Himachal Pradesh, whose economy largely banks on agriculture and horticulture, aims to develop bio villages by promoting organic farming. The state is also eyeing investment in cold chains. An additional 2,000 hectares will be brought under organic farming and there are plans to develop 200 bio-villages in the next fiscal, a government spokesperson told IANS. He said farmers in the bio-villages would use only bio-fertilizers and bio-pesticides and discourage the use of chemical fertilizers and pesticide for cultivating vegetables and fruits.
For meeting the demand of organic manure, the government in its budget for 2017-18 has proposed to set up 20,000 vermi-compost units with 50 per cent assistance to the farmers. To promote organic farming, Chief Minister Virbhadra Singh presenting the state Budget 2017-18 on March 8 said the best three organic farmers would be awarded Rs 3 lakh, Rs 2 lakh and Rs 1 lakh respectively. More than 36,000 farmers are already cashing in on the high demand and remunerative prices of organic food — be it fruits, vegetables or pulses, the spokesperson said.
Agriculture is the mainstay of people in the hill state, providing direct employment to 69 per cent population. To ensure balanced use of nutrients, the state’s soil health cards scheme is in operation. Over four lakh soil cards have been issued to the farmers. Interestingly, farmers in Himachal Pradesh’s landlocked valleys like Pangi in Chamba district and Dodra Kwar in Shimla district have never used pesticides and fertilisers for growing crops.
Rajeev Negi, a Dodra Kwar farmer, has been growing organic rajma (kidney beans) that command remunerative prices in the domestic market. “On an average, we are getting Rs 200 to Rs 250 for a kg of rajma. They are fetching 40 to 50 per cent higher prices in export,” he said. Most of the farmers who adopted organic farming are in the Rampur area in upper Shimla district, where pilot organic farming projects were launched in 2005. According to the Chief Minister, the World Bank aided Horticulture Development Project of Rs 1,134 crore would be made fully operational in 2017-18.

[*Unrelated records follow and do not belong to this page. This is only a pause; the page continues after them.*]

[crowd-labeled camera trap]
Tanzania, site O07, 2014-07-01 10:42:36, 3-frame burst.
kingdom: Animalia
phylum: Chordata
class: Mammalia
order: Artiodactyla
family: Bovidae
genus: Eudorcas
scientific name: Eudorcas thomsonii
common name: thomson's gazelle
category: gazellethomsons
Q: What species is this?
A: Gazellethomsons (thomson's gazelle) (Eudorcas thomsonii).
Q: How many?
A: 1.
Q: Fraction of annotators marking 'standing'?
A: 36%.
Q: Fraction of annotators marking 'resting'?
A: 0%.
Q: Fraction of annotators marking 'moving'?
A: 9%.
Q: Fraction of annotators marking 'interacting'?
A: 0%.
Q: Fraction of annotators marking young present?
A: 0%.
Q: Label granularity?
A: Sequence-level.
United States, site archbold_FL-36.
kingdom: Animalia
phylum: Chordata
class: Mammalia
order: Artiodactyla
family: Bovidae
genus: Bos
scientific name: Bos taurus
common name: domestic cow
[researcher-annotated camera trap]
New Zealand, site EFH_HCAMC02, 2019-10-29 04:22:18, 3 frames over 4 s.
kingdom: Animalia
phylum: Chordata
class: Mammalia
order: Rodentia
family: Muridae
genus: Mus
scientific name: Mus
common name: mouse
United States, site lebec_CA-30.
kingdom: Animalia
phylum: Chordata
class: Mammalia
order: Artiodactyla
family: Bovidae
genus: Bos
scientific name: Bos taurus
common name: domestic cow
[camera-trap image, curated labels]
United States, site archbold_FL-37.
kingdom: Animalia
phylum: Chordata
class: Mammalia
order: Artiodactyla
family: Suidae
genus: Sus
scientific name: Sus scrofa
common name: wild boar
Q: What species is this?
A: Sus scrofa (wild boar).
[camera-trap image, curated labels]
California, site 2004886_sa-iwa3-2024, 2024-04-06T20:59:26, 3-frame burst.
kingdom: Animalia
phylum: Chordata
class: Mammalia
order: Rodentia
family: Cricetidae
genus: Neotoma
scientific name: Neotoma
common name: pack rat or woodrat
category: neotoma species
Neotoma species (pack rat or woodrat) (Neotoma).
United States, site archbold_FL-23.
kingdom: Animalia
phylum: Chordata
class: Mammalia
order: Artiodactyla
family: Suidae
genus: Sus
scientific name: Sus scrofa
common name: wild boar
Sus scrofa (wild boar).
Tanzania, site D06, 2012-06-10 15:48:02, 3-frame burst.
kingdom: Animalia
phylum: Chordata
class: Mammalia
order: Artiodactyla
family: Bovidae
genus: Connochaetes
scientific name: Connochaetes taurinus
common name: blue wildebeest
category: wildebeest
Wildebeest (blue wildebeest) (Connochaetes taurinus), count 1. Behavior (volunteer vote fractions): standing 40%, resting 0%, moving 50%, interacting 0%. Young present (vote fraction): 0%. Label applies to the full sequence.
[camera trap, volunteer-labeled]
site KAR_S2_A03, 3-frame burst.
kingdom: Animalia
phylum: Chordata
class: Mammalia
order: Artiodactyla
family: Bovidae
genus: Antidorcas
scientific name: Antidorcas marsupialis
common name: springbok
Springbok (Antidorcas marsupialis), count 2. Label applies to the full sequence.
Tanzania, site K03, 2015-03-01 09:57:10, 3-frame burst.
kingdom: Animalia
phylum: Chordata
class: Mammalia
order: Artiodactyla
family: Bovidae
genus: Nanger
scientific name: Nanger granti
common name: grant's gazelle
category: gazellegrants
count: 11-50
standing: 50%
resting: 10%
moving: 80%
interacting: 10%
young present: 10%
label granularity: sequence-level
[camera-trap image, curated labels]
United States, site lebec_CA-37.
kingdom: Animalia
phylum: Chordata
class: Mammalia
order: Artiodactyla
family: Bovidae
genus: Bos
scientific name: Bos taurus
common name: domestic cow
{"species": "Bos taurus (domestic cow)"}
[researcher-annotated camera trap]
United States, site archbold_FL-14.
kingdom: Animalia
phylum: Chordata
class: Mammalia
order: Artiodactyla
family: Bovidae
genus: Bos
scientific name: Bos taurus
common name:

Under this project, besides enhancing productivity of tropical and sub-tropical fruits and vegetables, it is proposed to invest a large sum in improving post-harvest infrastructure like automatic packaging, grading lines, cold storage and processing plants. He said marketing infrastructure would be upgraded in all market yards of the state Agro-Produce Marketing Committee. To promote cultivation of Kiwi, the government will provide 50 per cent subsidy for purchasing of saplings in the next fiscal.